CHPC provides several options for home directory file systems.
General HPC home directories
The General HPC home directory storage system is the default home directory file system that is available to groups free of charge. If your group has not purchased storage or you do not fit into one of the other categories listed below, then this is the space where your CHPC home directory will be provisioned. This file system has a 50 GB per user quota which is enforced. CHPC can provide temporary increases to this space. THIS SPACE IS NOT BACKED UP. It is assumed important data will be copied to a departmental file server or another location.
INSCC home directories
This file system is available free of charge to groups residing in the INSCC building. Quotas are set at a group level to allow more fluidity between users. This file system is backed up to tape, with nightly incremental and weekly full back ups and a two week retention window.
Owner home directories
CHPC currently allows CHPC PIs with sponsored research projects to buy-in to storage at a price determined based on cost recovery. The current limit for this space is 1TB/group, and all members of the research group will have home directories on this space. The current pricing is $500/TB for the 5 year warranty period of the hardware. We prorate the charge based on the remaining warranty time. When it is time to refresh the hardware, CHPC will contact all groups who have purchased space about the new pricing policy. This file system is backed up to tape, with nightly incremental and weekly full back ups and a two week retention window. Please contact us by emailing firstname.lastname@example.org and request to meet with us to discuss your needs and timing.
NOTE -- January 2017
CHPC is starting to explore options for the refresh of the current home directory file systems as the hardware that is currently being used for home directories goes out of warranty in August 2017. Note that this includes all home directories in the general environment (NOT the protected environment home directories) – both the default 50GB/user spaces (that do not have tape backup) and the larger home directory spaces purchased by groups, which do have backup support.
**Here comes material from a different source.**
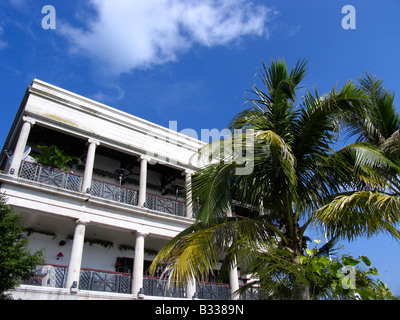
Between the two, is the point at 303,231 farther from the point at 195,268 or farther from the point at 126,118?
the point at 126,118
The explorations have focused on ways to: (1) Improve the overall performance, (2) Improve the reliability/time available, (3) Increase the amount of home directory space in order to accommodate existing and new groups, and (4) Have a price point that strives to find a balance between cost and improved reliability and performance over our previous generation.
Our preferred solution is one that addresses all of these items. It is based on an offering from Dell known as their Compellent solution. In this solution there are two RAID disk based copies, one of which is the primary storage with which users will normally interact. The second copy is used as a fail over, and is effectively a replicated copy of the primary side. In case of hardware issue with the primary copy, the fail over will become the active working copy until repairs can be made. For increased performance, there are solid state drives that will be used in an transparent manner as a first tier for I/O to this space in front of the larger capacity traditional spinning drives. Note that these features, including the fail over copy, will be present for all home directories, including the default 50GB ones provided to users whose groups do not purchase the larger home directory space.
For those groups that purchase space, the cost of this proposed option is $1000/TB -- and this is the price that we will charge the PI/group. This is a one-time charge for the warranty lifetime of the hardware, which is 5 years from the date of purchase, and this price includes a backup solution (details of this solution are still being considered). Note that having a redundant copy is not a backup solution as any changes in the primary side will be synced to the secondary side, for example deleting or overwriting a file. Initially groups will be limited to their current size, and any new purchases are limited to 1TB.
Group Level Storage File Systems
CHPC currently allows CHPC PIs with sponsored research projects to buy-in to file storage at a price determined based on cost recovery. A more detailed description of this storage offering is available. The current pricing is $150/TB for the lifetime of the hardware which is purchased with a 5 year warranty. CHPC purchases the hardware for this storage in bulk (currently 320TB at a time) and then sells it to individual groups in TB quantities, so depending on the amount of group storage space you are interested in purchasing, CHPC may have the storage to meet your needs on hand. Please contact us by emailing email@example.com and request to meet with us to discuss your needs and timing.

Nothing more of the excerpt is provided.